___ TEXT PROVIDED

Re: [DISCUSS] Flink should rely on flink-shaded SNAPSHOT artifacts

2021-04-13 Thread Chesnay Schepler
@Robert We can workaround the snapshot limit issue fairly easily; this 
limit is imposed per version, so if we modify the version to include the 
commit hash this limit does not apply. This should also make it easier 
to work with from the Flink side because a commit hash is easier to 
copy than figuring out which timestamp you need.


@Till Yes, the release process involves too many manual steps, and I 
don't want to spend time on it unless I'm sure we don't need another 
one. Many of these cannot be automated AFAIK, like the book-keeping at 
reporter.apache.org, preparing and handling the voting threads, 
preparing the flink-web PR, managing the snapshot repository, and so on.


As for removing the SNAPSHOT version, we can enable an enforcer rule to 
forbid snapshot dependencies. It's a good safeguard in any case. We can 
furthermore automate the removal, and do it as part of the release 
branch creation.

______

DESCRIPTION OF THE TASK: In the Flink discussion post, which release steps are named as ones that cannot be automated? List each one. The entries after this point have no connection to the Flink discussion post.

___ RECORDS SHOWN

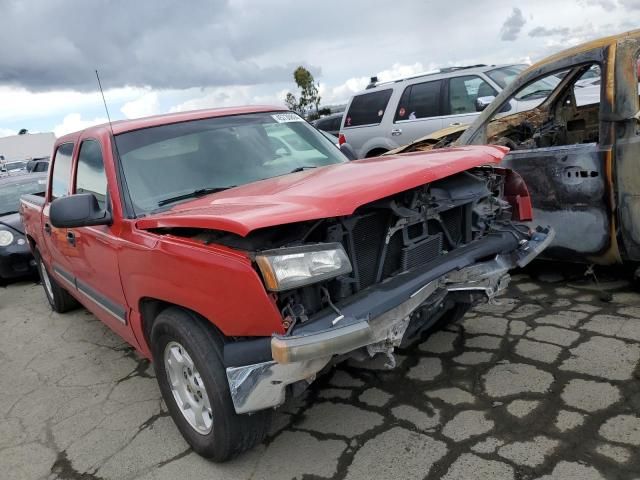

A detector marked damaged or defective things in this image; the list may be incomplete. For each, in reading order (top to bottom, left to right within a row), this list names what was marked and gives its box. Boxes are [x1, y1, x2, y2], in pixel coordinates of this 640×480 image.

broken headlight [256, 242, 352, 290]
cracked concrete [1, 264, 640, 478]
damaged front end [215, 168, 552, 412]
crumpled front bumper [226, 225, 556, 412]
rusted car body [390, 29, 640, 266]
burned car [392, 29, 640, 268]
burnt car door [460, 51, 616, 264]
burnt car door [608, 38, 640, 262]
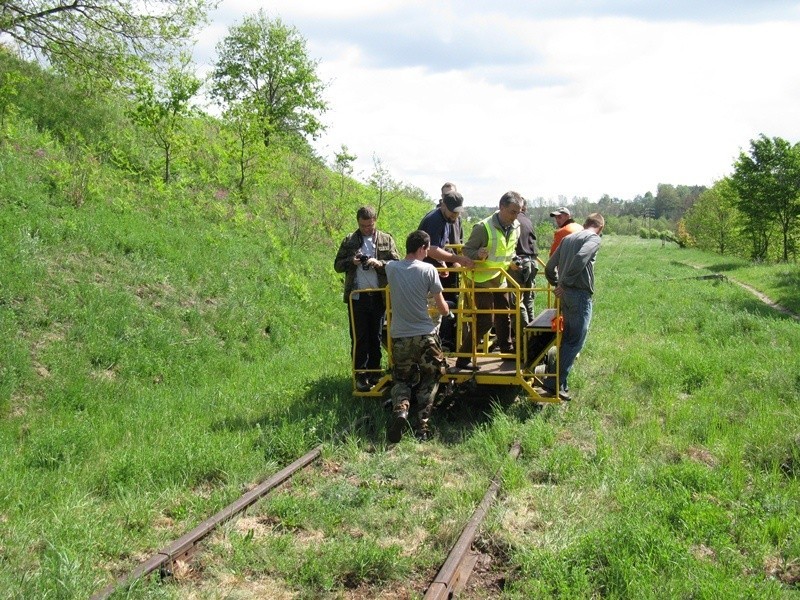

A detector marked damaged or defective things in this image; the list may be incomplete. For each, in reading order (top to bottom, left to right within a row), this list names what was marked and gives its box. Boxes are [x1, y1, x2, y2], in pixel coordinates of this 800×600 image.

rusty rail [90, 446, 322, 600]
rusty rail [422, 440, 520, 600]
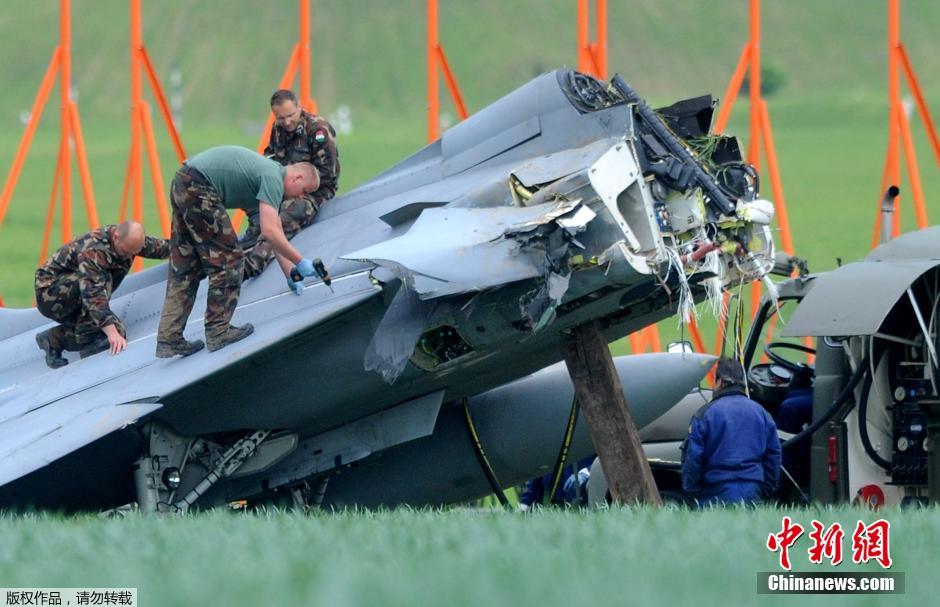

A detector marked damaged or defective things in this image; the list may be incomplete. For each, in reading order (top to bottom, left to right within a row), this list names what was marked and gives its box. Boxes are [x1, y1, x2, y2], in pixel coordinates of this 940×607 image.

crashed fighter jet [0, 69, 776, 510]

______

FULL OUTPUT:
- the book-keeping at reporter.apache.org
- preparing and handling the voting threads
- preparing the flink-web PR
- managing the snapshot repository